A central idea is that mans free will cannot operate if God knows very much! As if God is limited by the free agency of His creatures. Keep in mind that this would apply to all creatures, everywhere. The Deity does not even know what your dog is going to do in a few minutes. He can only guess at it.

Blasphemy in the extreme? Yes, very much so.

But I am reporting it, because this error is accepted by a growing number of liberal Adventists and Protestants.

As a result of the above-named books, a sizeable number of angry articles appeared in various Protestant journals. But not one appeared in our own church paper, the Review. Yet, by the mid-1990s, two of our U.S. Adventist universities (La Sierra and Loma Linda) were teaching the heresy!

To date, Richard Rice has never been reproved for teaching heresy. Instead, the board of our largest university, down the highway a few miles at Loma Linda, voted to give Rice a call to come teach with them. They felt honored to have such an original thinker on their faculty, especially since his theory was gaining some acceptance throughout the Protestant world. So Rice's heresy got him promoted to the status of Professor of Religion at Loma Linda University. A percentage of the World Budget of the denomination goes to Loma Linda to help pay his salary.

According to Rice, free choices do not exist until they are made; therefore God has no way of knowing ahead of time what they will be. The Deity does not know what you will do five minutes from now!

GIVEN DATA:

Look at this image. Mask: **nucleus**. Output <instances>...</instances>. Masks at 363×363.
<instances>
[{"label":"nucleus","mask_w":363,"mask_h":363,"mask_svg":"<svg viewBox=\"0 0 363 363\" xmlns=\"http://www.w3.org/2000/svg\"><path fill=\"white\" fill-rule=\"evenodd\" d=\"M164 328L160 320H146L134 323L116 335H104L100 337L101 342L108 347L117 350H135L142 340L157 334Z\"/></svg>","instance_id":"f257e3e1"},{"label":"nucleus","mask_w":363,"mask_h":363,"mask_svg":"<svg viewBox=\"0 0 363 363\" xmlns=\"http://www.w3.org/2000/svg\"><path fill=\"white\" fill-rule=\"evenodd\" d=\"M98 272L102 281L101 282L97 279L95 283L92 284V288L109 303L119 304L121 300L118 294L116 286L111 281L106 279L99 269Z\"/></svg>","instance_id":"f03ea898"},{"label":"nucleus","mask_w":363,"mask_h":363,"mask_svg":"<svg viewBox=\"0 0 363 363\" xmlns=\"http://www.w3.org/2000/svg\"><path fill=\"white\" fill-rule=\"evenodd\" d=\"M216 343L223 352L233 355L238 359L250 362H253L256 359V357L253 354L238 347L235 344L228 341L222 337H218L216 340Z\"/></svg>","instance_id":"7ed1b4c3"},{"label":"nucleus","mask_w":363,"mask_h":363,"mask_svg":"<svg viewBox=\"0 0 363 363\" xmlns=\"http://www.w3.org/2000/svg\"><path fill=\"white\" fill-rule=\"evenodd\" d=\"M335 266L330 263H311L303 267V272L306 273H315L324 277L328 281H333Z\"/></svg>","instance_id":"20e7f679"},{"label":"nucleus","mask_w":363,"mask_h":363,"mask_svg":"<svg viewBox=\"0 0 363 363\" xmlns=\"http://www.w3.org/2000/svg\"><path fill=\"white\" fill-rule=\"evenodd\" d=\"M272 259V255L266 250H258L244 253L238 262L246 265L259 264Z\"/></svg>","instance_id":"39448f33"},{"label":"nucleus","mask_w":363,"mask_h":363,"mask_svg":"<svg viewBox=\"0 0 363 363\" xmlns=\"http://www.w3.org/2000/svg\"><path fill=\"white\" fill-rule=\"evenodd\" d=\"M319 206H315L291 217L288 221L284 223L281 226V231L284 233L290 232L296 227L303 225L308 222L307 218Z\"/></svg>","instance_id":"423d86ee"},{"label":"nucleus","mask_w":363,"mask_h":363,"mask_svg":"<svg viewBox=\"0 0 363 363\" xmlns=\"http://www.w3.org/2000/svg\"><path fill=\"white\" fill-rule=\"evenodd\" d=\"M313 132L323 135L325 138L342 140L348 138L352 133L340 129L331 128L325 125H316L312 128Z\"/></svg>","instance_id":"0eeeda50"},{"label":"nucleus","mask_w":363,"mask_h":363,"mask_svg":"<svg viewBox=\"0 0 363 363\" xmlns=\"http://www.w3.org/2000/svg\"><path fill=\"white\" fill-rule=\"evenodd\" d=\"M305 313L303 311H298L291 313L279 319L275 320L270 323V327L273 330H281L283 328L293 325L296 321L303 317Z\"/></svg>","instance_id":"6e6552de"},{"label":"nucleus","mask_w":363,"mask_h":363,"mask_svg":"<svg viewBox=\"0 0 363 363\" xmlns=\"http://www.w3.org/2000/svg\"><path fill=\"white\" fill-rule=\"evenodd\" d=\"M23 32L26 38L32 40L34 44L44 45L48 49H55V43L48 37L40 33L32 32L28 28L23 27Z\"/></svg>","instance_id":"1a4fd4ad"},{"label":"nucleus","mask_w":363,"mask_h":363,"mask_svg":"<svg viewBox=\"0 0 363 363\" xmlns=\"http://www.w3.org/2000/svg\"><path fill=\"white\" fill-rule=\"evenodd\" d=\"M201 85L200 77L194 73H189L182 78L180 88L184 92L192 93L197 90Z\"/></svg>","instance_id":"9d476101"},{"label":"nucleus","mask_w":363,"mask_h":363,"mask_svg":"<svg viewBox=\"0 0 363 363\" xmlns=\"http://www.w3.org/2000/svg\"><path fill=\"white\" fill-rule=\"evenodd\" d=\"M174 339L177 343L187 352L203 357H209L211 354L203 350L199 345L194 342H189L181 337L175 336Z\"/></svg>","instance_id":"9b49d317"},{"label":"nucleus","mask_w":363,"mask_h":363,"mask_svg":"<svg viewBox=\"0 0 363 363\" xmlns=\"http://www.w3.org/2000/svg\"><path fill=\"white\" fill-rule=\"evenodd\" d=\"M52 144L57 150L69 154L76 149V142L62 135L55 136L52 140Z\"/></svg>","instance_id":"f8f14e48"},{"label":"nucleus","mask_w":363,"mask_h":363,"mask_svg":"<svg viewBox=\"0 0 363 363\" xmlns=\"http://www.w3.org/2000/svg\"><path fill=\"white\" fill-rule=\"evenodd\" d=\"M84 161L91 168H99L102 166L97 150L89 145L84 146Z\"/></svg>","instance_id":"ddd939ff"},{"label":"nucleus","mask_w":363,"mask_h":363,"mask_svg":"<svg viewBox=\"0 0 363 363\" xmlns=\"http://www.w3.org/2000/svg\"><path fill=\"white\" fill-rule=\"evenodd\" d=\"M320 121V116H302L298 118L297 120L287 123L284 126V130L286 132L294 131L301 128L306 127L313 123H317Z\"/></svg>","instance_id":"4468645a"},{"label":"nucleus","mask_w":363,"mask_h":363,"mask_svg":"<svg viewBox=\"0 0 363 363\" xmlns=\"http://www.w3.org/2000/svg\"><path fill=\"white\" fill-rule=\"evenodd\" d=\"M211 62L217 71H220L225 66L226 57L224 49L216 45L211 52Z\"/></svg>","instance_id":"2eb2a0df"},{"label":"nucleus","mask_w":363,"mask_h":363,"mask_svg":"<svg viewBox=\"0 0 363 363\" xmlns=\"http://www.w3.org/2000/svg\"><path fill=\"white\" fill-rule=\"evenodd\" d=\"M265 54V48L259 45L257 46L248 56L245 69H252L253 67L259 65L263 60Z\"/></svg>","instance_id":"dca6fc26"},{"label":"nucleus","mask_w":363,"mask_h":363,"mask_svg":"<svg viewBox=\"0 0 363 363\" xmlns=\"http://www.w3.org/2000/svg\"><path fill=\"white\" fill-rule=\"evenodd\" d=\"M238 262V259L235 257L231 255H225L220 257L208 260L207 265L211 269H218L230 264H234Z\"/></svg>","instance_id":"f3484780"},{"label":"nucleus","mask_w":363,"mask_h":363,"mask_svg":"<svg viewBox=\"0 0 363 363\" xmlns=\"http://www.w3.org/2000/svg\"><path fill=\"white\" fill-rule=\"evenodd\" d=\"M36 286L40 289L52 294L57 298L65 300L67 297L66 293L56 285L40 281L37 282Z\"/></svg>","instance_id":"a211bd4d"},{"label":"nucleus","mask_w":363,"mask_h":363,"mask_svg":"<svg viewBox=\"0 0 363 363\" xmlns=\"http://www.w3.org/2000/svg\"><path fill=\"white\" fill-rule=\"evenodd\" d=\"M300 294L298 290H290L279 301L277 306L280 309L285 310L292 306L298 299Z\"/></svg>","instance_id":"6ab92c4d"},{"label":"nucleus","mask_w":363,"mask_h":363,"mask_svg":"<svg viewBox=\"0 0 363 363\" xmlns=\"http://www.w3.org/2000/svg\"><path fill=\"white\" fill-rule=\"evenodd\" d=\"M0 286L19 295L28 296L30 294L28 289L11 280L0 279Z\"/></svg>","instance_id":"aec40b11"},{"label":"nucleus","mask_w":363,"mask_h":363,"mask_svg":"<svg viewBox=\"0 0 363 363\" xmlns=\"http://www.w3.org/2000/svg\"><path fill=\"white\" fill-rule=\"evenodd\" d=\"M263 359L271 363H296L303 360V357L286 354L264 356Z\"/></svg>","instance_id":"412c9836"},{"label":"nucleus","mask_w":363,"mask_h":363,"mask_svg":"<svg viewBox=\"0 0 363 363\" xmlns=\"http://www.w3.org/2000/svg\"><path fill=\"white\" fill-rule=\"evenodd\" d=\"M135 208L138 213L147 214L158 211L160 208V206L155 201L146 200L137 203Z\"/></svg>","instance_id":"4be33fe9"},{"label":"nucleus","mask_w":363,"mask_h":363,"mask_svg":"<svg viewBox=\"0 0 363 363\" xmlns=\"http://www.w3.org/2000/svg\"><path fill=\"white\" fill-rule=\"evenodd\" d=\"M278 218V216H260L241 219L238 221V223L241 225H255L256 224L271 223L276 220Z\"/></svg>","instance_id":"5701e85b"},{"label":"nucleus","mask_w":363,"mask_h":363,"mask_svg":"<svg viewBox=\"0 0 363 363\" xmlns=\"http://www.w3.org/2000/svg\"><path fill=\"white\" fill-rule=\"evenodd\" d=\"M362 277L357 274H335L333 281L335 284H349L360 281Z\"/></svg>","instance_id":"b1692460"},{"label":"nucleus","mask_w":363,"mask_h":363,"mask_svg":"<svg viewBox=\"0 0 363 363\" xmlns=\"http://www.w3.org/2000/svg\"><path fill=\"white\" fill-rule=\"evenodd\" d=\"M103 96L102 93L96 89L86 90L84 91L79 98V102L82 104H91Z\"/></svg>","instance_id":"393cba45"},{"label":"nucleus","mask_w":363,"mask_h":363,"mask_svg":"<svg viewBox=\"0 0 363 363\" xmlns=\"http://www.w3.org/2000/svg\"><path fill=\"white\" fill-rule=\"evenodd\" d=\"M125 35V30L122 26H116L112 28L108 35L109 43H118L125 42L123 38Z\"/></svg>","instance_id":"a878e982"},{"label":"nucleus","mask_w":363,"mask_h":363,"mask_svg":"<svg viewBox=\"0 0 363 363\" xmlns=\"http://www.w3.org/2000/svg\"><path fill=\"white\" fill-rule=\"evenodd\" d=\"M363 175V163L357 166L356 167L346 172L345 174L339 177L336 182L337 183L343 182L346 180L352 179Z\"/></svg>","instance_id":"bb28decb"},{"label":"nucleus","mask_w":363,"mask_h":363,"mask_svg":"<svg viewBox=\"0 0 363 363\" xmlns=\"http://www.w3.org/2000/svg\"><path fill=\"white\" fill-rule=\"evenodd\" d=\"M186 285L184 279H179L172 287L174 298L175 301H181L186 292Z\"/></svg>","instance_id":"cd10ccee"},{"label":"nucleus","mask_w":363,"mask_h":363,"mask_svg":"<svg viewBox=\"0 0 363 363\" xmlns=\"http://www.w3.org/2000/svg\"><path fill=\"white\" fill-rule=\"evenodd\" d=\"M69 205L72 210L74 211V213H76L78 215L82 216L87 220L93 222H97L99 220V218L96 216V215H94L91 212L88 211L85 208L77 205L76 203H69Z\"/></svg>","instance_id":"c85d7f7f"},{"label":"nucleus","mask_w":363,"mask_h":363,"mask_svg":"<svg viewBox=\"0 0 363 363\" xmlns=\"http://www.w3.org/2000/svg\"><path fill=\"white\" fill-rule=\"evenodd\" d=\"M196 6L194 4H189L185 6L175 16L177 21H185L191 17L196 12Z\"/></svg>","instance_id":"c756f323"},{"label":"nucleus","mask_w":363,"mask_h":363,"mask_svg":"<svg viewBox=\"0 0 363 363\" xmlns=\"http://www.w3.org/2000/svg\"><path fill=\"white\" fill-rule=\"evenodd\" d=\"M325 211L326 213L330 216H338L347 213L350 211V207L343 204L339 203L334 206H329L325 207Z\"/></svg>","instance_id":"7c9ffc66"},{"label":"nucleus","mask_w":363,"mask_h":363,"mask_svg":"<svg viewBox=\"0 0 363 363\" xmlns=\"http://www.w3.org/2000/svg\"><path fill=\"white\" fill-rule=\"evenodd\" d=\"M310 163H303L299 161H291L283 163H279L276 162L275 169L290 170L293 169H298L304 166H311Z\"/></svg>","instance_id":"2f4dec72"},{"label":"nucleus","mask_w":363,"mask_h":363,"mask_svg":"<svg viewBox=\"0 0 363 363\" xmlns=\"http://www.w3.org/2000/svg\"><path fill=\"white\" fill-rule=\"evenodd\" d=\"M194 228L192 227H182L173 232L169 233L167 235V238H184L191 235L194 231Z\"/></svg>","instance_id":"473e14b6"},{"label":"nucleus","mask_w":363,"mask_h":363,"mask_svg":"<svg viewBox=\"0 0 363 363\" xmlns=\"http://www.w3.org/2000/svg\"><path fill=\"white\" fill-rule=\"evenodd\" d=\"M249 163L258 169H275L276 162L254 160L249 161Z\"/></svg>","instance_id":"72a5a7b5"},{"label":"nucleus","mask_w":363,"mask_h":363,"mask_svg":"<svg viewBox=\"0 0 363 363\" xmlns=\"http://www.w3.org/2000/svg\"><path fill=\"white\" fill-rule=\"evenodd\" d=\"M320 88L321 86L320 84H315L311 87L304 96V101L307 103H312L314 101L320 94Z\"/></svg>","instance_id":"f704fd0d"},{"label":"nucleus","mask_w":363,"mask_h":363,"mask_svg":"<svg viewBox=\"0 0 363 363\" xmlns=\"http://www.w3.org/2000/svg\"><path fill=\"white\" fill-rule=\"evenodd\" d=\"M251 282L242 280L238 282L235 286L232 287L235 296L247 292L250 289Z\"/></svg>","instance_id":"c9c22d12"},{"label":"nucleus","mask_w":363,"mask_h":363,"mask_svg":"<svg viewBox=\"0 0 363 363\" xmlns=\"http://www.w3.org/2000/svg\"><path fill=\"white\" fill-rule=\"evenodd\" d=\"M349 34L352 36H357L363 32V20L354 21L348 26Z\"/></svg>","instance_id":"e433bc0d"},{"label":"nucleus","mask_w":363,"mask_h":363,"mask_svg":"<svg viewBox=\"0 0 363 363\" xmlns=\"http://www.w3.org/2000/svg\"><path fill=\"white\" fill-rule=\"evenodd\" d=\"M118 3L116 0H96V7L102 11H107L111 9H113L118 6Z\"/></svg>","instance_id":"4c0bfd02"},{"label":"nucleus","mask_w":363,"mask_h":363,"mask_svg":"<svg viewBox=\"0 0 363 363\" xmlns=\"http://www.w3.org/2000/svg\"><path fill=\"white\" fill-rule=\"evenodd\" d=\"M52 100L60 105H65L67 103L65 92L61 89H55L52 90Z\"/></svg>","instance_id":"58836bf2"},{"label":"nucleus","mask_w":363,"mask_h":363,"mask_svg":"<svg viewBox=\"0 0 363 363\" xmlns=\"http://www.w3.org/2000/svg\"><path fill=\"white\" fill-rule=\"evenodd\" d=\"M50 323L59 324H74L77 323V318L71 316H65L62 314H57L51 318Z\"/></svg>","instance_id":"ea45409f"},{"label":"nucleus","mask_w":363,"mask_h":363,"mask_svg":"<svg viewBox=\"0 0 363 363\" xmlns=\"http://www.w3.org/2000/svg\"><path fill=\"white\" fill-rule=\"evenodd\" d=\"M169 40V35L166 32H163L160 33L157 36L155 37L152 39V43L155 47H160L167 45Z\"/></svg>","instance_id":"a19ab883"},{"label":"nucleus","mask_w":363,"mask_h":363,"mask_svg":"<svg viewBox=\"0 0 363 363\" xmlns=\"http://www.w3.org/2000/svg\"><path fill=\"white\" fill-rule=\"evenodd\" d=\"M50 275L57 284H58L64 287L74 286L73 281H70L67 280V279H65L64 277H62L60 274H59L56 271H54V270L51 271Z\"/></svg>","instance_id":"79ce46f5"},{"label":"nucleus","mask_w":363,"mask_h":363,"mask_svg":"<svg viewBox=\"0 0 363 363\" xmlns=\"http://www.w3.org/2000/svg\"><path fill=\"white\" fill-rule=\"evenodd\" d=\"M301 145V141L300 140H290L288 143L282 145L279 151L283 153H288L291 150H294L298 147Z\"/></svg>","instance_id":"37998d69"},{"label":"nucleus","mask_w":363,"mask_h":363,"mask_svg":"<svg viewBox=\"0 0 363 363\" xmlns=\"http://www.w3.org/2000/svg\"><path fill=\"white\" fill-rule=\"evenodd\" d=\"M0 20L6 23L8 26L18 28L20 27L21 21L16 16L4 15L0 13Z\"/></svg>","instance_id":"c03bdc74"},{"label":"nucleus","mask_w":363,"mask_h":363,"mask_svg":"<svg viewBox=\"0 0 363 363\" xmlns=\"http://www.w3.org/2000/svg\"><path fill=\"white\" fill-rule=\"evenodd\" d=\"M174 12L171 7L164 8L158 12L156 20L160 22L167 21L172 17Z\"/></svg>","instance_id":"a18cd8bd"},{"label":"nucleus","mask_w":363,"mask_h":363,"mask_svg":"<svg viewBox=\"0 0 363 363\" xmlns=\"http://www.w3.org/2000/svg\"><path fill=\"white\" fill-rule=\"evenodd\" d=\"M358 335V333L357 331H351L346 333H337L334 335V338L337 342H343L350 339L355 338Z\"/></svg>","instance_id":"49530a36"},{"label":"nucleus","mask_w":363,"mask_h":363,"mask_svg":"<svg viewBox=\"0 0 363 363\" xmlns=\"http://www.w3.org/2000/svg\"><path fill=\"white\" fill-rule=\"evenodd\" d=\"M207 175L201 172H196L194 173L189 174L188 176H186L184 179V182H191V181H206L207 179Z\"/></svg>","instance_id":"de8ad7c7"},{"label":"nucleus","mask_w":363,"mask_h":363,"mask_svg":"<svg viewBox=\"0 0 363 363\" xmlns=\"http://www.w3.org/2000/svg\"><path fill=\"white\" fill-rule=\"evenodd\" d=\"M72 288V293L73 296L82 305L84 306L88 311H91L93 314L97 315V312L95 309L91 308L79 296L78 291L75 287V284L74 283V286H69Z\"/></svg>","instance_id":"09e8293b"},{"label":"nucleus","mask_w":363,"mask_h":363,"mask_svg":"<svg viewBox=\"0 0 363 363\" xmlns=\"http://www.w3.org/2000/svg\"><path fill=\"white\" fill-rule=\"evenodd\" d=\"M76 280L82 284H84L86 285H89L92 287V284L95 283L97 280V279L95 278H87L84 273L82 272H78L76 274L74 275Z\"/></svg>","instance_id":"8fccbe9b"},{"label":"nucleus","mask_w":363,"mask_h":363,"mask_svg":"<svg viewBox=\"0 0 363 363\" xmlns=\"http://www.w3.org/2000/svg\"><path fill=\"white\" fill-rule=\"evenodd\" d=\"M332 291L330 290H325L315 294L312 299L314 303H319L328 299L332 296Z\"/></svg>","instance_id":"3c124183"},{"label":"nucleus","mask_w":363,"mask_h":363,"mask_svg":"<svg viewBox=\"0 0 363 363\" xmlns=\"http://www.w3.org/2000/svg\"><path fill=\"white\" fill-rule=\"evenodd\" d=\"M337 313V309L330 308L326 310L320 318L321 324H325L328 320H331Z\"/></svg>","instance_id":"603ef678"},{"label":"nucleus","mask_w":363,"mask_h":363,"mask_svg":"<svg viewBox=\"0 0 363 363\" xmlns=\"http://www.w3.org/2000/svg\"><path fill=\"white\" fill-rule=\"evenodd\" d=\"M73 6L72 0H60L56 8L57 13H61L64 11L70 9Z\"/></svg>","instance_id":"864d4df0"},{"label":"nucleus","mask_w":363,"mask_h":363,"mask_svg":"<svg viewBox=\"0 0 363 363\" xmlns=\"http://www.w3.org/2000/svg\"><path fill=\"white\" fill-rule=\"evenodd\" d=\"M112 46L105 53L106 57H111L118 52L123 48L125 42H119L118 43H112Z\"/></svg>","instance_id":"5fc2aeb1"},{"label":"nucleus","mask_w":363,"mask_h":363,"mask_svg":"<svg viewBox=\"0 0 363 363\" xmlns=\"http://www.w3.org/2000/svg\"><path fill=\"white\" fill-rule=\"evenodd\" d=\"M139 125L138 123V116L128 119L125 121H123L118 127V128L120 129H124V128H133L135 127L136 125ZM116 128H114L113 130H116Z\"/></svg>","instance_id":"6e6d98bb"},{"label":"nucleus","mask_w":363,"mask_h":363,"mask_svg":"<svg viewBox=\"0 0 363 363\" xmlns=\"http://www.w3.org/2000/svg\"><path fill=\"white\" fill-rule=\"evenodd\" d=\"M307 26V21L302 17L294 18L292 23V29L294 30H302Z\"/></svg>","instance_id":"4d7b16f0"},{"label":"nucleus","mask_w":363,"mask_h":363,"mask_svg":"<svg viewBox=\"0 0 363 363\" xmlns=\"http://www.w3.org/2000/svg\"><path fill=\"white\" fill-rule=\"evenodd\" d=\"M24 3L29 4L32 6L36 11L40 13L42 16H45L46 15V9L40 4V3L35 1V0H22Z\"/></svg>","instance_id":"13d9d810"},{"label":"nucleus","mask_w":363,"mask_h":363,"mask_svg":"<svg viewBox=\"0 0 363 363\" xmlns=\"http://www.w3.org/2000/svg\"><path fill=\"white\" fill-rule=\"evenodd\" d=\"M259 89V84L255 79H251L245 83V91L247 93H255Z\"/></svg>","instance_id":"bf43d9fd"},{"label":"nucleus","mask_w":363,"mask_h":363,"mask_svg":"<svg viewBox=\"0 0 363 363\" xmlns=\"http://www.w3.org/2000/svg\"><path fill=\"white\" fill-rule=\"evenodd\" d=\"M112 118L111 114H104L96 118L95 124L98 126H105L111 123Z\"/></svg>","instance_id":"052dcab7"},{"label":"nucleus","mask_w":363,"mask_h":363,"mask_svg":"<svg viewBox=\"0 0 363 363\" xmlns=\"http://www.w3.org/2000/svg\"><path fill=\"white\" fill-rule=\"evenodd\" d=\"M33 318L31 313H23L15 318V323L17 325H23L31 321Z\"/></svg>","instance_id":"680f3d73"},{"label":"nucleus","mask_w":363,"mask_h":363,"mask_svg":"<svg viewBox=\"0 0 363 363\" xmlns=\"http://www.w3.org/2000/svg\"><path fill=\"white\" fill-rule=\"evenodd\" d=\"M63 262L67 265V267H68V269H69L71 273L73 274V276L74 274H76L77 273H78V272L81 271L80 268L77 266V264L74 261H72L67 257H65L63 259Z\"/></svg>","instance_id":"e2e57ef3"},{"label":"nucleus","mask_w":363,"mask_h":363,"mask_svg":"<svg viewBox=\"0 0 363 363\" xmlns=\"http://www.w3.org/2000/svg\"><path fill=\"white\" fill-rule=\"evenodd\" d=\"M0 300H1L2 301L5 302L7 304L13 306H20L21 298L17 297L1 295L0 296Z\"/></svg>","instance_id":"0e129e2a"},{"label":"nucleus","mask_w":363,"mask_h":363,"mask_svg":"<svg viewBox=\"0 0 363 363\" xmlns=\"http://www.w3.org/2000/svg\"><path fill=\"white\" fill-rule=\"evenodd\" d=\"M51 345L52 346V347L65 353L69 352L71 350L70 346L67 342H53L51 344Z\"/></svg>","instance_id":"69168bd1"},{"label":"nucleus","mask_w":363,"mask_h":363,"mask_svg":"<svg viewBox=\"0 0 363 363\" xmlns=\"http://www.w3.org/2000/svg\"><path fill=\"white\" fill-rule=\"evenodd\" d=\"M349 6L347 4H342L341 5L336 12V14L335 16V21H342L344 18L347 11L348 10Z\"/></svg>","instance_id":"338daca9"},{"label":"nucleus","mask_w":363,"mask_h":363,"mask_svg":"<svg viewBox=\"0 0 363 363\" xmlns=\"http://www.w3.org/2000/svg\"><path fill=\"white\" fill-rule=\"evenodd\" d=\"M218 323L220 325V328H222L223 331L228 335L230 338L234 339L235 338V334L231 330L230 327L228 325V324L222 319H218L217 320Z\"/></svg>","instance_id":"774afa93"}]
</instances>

WHAT TO DO:
a) Rewrite the text on God's foreknowledge starting at "But I am reporting" and ending at "teaching the heresy!", with "church paper" changed to "church magazine".
b) Write the next part of the text on God's foreknowledge, picking up after its final sentence.

TASK-BY-TASK ANSWERS:
a)
But I am reporting it, because this error is accepted by a growing number of liberal Adventists and Protestants.

As a result of the above-named books, a sizeable number of angry articles appeared in various Protestant journals. But not one appeared in our own church magazine, the Review. Yet, by the mid-1990s, two of our U.S. Adventist universities (La Sierra and Loma Linda) were teaching the heresy!

b)
Stop and think a minute. If that were true, there would be no way for God to predict any event that will to happen a year from now. Most everything in the books of Daniel and Revelation, as well as Matthew 24-25, etc. would be just talk, and nothing more. They will never be fulfilled. No antichrist would ever arise, there is no mark of the beast,and no beast either. Toss out the time prophecies and eliminate the Sanctuary Message. The three angels messages can be thrown on the scrap heap. If Rice's theory is correct, the key verses, Daniel 7:25, 8:14, and Revelation 12:17 and 14:12 are only idle chatter.

According to this 20th-century heresy, Jesus did not know what He was talking about when He predicted that Peter would deny Him just before the cock crowed the third time. Isaiah 46:9-10 is uninispired doggerel: I am God, and there is none else; I am God and there is none like Me, declaring the end from the beginning and from ancient times the things not yet done.

Since the mid-1990s, still more books advocating the new heresy came off the press: Gregory A. Boyd's God of the Possible: A Biblical Introduction to the Open View of God; John Sanders The God Who Risks: A Theology of Providence; Clark H. Pinnocks Most Moved Mover: A Theology of the Divine Openness.

Critics have also published books: Bruce A. Wares Gods Lesser Glory: The Diminished God of Open Theism; R.K. McGregor Wrights No Place for Sovereignty: What's Wrong with Freewill Theism; Douglas Wilson's Bound Only Once: The Failure of Open Theism.

The critics complain, and rightly so, that the open view (it should be called The Ignorance View) diminishes Gods sovereignty and denies Gods omniscience. In one lecture last fall, Millard Erickson declared that the God who risks might just as well be called the God who guesses.

In the March 5, 2001 issue of Christianity Today, appeared Royce Gruenlers article, God at Risk, in which he stated: Does He [God] have 20 percent and the advancing world has the other 80 percent [of knowledge]? Is it 30/70? If that's the case, why is He worth worshiping?

Six theologians advocating the new heresy replied in the April 23 issue (Richard Rice, Clark Pinnock, Greg Boyd, John Sanders, William Hasker, and David Basinger).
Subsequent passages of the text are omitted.